依頼内容 —
抽出テキストによると、「時短状態」の間、遊技者がほとんど遊技球を消費せずに次回の「大当たり」を狙えるのはなぜか。1～3文で説明せよ。

抽出テキスト —
▬▬▬▬▬▬▬▬▬▬

また、「大当たり抽選」の結果、「非確変大当たり」が生起した場合には、生起した「大当たり状態」の終了後に、「時短状態」を生起させる。かかる「時短状態」においては、「普通図柄」、「特別図柄」、「演出図柄」および「証拠図柄」の変動時間の平均値が短くなる。また、「確変遊技状態」と同様に、「普通図柄」の「当たり判定」における「当たり」の生起確率が“97/100”に増大する。それゆえ、上記の如く高い頻度で遊技球がゲート7を通過することに起因して、普通電動役物13が頻繁に開成し、遊技球が高い頻度で普通電動役物13に入賞するようになる。したがって、「時短状態」の生起中においては、遊技者は、多くの賞品球を獲得することができ、ほとんど遊技球を消費しないで、次回の「大当たり」を狙うことができる。なお、「時短状態」は、開始時点からの「大当たり抽選」の総積算回数が所定の数値(たとえば、100回、以下、「時短回数」という)に到達したときに終了するように制御される。

▬▬▬▬▬▬▬▬▬▬

提供情報 —
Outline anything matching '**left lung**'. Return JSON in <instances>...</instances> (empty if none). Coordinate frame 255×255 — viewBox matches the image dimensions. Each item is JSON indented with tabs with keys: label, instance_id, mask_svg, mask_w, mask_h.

▬▬▬▬▬▬▬▬▬▬

回答全文 —
「時短状態」では「普通図柄」の「当たり判定」で「当たり」の生起確率が“97/100”に増大する。そのため、高い頻度で遊技球がゲート7を通過することで普通電動役物13が頻繁に開成し、遊技球が高い頻度でそこに入賞する。その結果、遊技者は多くの賞品球を獲得できる。